[Opening Listed entries section]
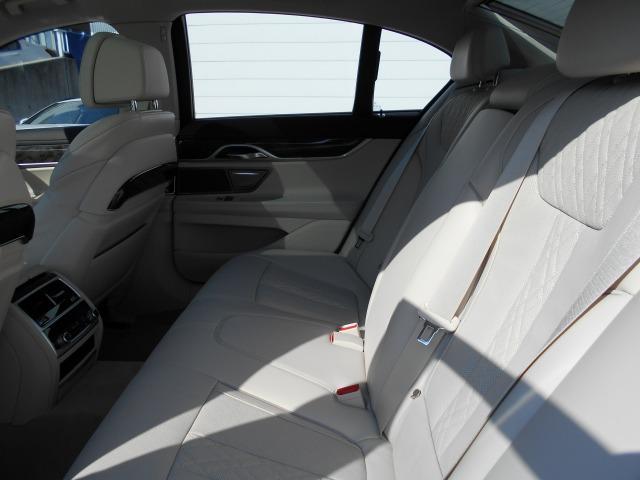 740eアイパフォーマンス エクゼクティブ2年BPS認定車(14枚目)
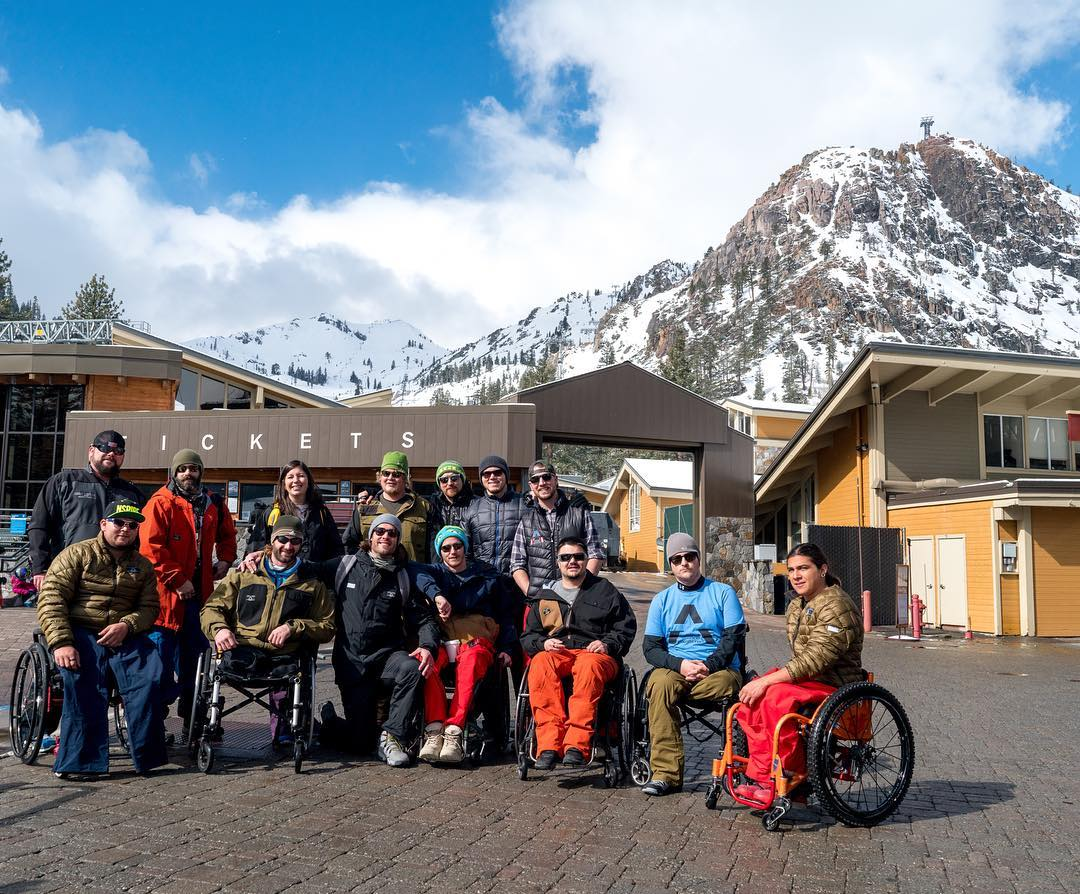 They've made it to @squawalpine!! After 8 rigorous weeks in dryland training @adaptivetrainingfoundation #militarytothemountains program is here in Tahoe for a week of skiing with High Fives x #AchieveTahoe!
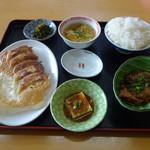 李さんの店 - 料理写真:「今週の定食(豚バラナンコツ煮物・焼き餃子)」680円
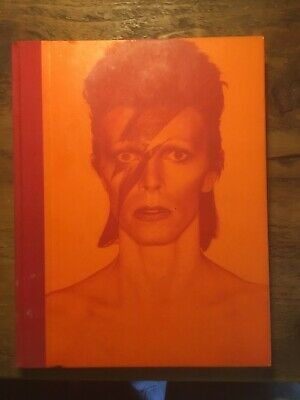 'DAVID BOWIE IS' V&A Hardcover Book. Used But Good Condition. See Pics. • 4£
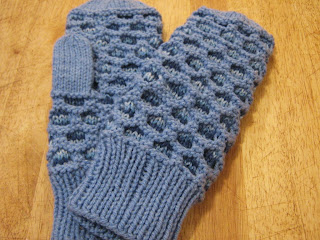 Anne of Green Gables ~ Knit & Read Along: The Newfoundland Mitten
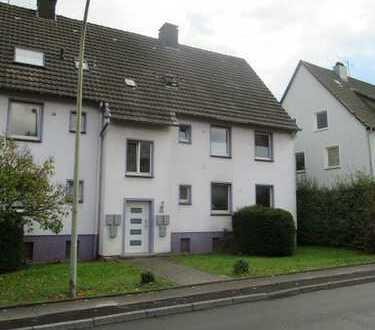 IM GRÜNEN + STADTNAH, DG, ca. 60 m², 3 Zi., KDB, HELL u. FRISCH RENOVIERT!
[Closing Listed entries section]
Your goal: Give back exactly, and only, the lines from the one holding "Anne of Green" through the last line of the entries, with every picture omitted.

Exercise solution:
 Anne of Green Gables ~ Knit & Read Along: The Newfoundland Mitten
 IM GRÜNEN + STADTNAH, DG, ca. 60 m², 3 Zi., KDB, HELL u. FRISCH RENOVIERT!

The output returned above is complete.